- _Dataset excerpts_
= = =

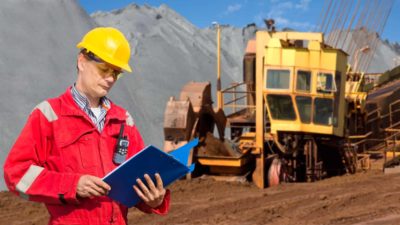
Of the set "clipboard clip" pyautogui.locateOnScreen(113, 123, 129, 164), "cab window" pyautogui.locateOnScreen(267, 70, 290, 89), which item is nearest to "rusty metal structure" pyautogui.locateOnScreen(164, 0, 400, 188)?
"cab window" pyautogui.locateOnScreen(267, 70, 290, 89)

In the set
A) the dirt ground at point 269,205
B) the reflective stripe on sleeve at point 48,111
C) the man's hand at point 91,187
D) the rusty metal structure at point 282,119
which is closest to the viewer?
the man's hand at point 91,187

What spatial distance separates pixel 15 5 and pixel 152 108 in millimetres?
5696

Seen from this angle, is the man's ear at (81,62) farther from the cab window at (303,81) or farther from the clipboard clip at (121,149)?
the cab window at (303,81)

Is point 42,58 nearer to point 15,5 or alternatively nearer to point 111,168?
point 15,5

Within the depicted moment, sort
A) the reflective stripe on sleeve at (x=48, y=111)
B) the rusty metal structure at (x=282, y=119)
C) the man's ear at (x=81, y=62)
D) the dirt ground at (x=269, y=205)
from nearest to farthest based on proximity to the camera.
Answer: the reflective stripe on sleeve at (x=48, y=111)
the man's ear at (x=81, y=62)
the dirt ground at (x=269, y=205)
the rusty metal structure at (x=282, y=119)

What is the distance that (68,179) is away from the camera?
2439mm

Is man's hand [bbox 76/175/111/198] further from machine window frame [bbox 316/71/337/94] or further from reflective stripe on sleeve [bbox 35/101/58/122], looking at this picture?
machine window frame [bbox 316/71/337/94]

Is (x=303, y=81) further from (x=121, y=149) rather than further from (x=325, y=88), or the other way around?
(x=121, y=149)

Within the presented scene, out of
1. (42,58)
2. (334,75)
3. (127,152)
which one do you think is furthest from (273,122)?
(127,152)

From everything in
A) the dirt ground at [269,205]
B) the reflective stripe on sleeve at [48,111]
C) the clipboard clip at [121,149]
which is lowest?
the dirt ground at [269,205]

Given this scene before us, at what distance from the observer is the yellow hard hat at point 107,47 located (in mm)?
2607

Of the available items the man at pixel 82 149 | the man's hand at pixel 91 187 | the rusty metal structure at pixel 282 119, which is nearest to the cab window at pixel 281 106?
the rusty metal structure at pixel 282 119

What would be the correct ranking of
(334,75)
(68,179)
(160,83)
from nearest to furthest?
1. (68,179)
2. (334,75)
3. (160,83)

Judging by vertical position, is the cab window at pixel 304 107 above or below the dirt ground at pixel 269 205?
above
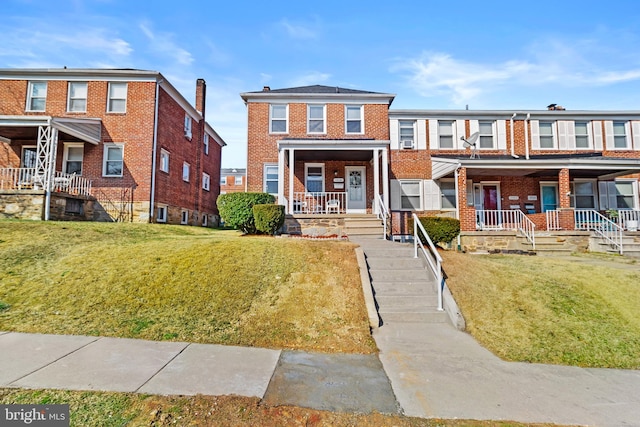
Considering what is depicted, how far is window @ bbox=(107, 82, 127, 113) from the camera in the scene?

= = =

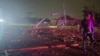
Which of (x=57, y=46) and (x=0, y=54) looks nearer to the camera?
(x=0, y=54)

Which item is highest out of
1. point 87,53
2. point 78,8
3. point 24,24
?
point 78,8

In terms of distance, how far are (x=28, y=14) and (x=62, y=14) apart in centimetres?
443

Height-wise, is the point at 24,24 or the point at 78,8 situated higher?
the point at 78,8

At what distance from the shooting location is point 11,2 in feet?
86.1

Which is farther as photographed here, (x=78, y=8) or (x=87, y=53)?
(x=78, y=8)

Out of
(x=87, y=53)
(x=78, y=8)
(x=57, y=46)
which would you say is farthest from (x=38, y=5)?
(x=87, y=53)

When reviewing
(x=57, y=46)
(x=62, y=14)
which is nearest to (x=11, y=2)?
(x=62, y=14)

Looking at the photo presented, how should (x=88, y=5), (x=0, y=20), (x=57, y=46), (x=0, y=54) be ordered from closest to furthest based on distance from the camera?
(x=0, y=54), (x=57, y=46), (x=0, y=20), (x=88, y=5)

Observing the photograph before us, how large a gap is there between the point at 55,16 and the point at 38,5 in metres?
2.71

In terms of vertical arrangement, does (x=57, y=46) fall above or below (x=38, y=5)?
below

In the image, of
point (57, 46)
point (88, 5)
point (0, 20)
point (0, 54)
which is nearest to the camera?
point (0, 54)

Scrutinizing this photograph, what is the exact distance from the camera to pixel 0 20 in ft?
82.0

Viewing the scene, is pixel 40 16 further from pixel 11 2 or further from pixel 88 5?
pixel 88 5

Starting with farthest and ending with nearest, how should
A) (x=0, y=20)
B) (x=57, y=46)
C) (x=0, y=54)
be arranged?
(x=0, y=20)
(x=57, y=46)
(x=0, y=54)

= = =

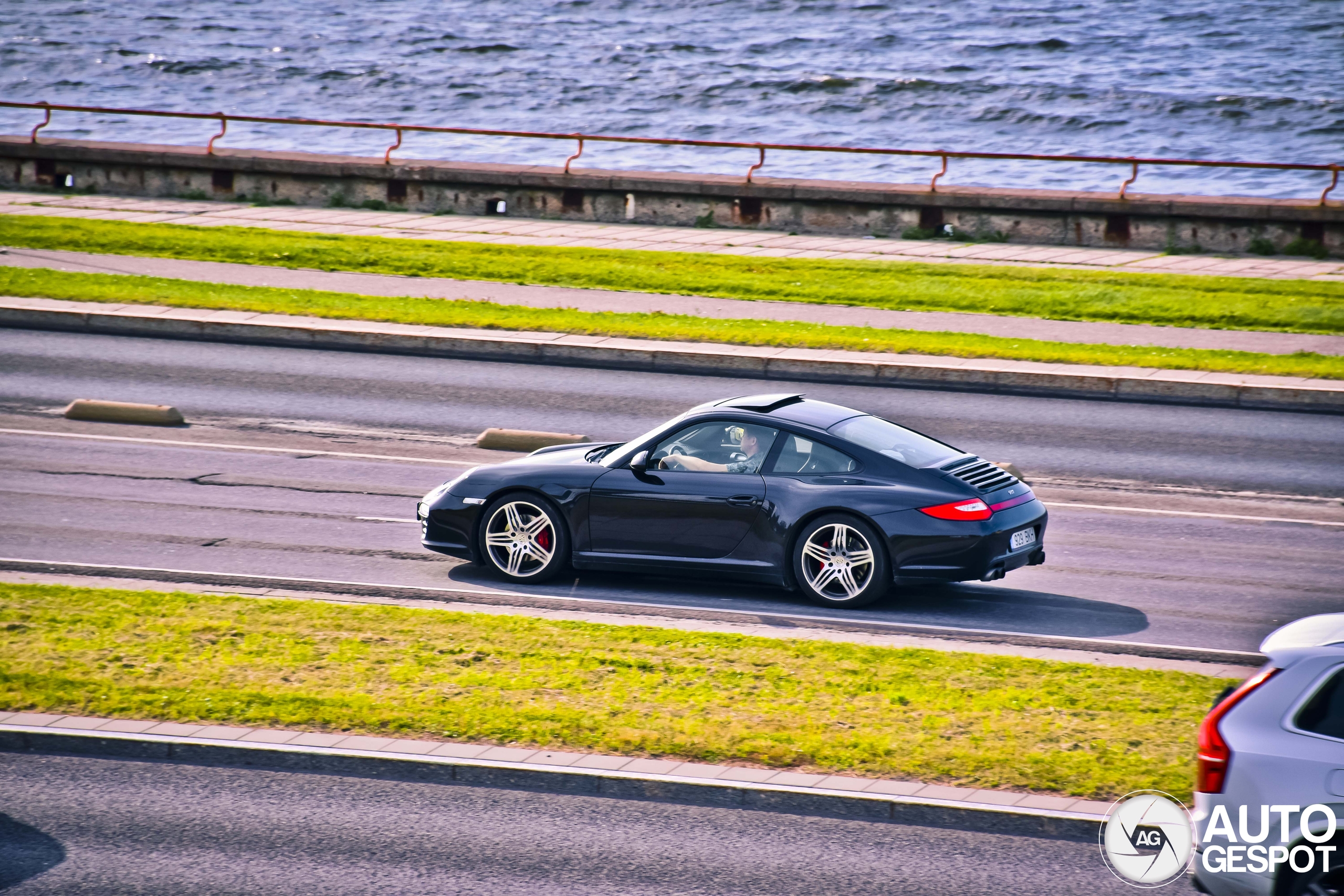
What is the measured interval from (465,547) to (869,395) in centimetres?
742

= = =

- _Problem requirements_
Copy the data beginning at the line that has "When reviewing" and stopping after the line that has "(x=0, y=54), (x=57, y=46), (x=0, y=20), (x=88, y=5)", switching "nearest" to "closest" and leaving everything else unchanged.

- _Task result_
When reviewing
(x=57, y=46)
(x=62, y=14)
which is closest to (x=11, y=2)?
(x=62, y=14)

Looking at the photo presented, how should (x=88, y=5), (x=0, y=20), (x=57, y=46), (x=0, y=54) be ordered from closest to furthest based on distance from the camera?
(x=0, y=54), (x=57, y=46), (x=0, y=20), (x=88, y=5)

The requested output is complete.